#### [Your assignment]
For this task, copy all of the data below exactly and skip the pictures.

#### [Records for the exercise]
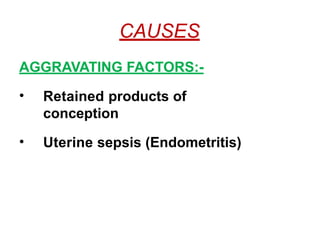 CAUSES
AGGRAVATING FACTORS:-
• Retained products of
conception
• Uterine sepsis (Endometritis)
 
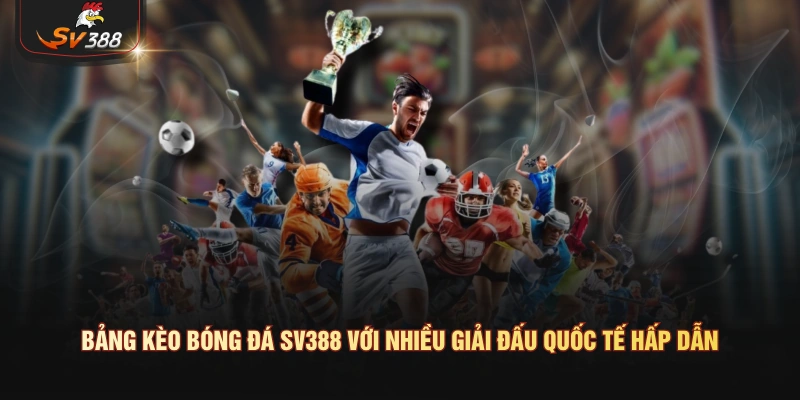 Bảng kèo bóng đá SV388 với nhiều giải đấu quốc tế hấp dẫn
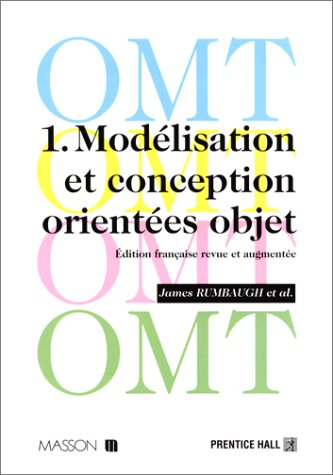 OMT. Vol. 1. Modélisation et conception orientées objet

#### [Your solution]
 CAUSES
AGGRAVATING FACTORS:-
• Retained products of
conception
• Uterine sepsis (Endometritis)
 
 Bảng kèo bóng đá SV388 với nhiều giải đấu quốc tế hấp dẫn
 OMT. Vol. 1. Modélisation et conception orientées objet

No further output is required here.